[Record set — start]

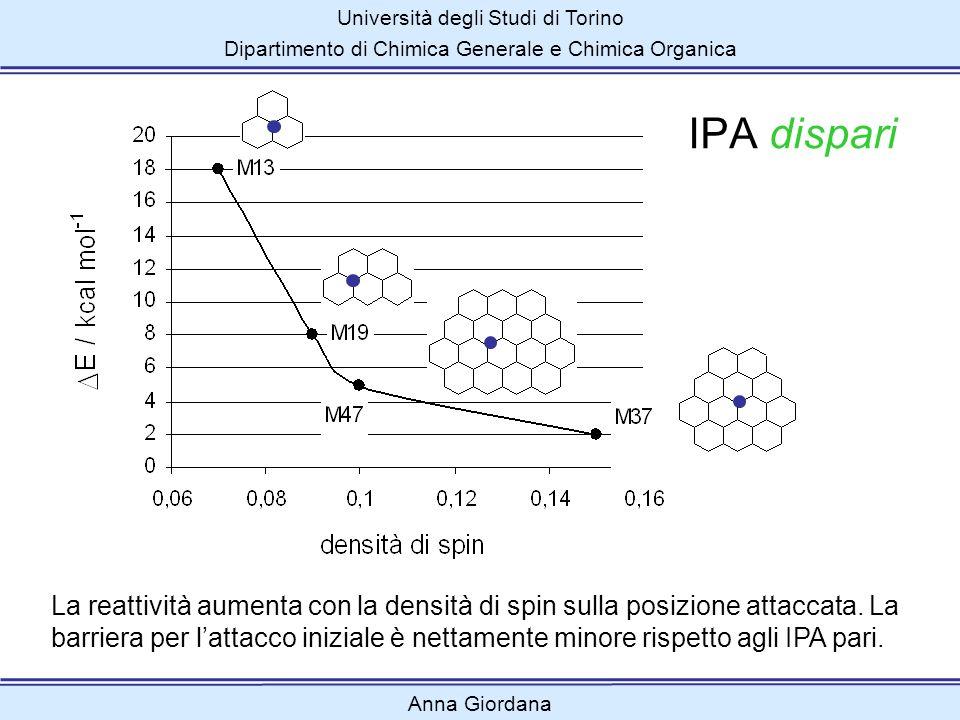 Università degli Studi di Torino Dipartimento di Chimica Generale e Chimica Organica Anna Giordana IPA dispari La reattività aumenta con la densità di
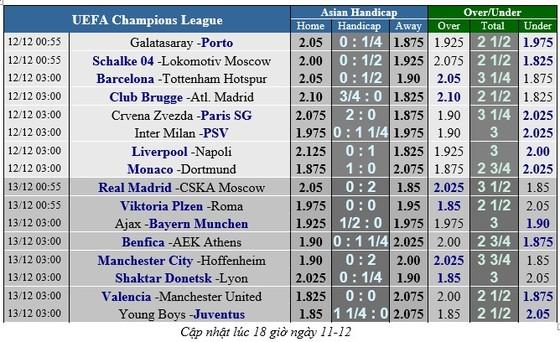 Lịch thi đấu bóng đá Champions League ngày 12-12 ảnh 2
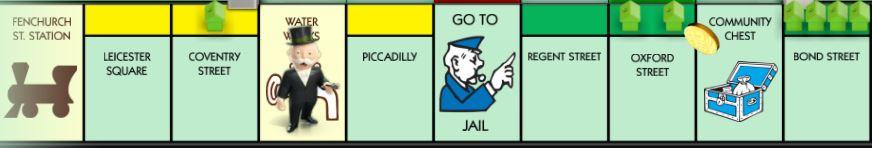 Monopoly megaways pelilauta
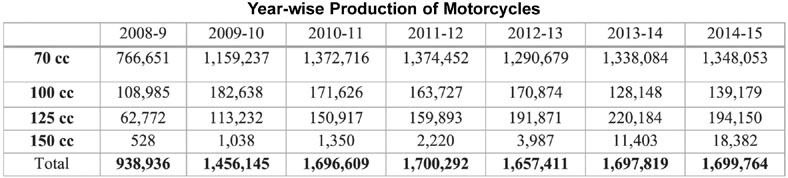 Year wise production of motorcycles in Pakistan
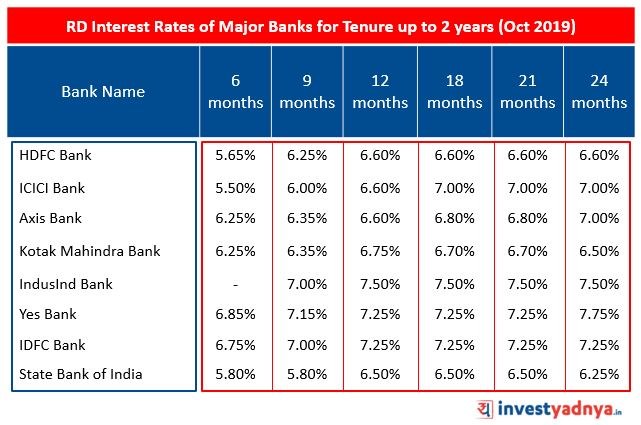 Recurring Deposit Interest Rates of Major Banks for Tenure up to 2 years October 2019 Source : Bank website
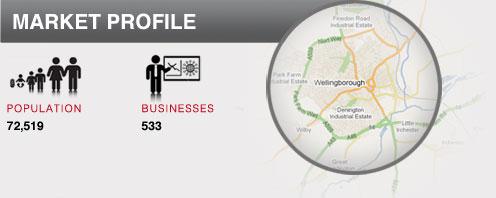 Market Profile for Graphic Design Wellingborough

[Record set — finish]

Work to complete:
Every line from the one holding "Year wise production" through the end of the records above must be reproduced verbatim, pictures excepted.

Reply to the exercise:
 Year wise production of motorcycles in Pakistan
 Recurring Deposit Interest Rates of Major Banks for Tenure up to 2 years October 2019 Source : Bank website
 Market Profile for Graphic Design Wellingborough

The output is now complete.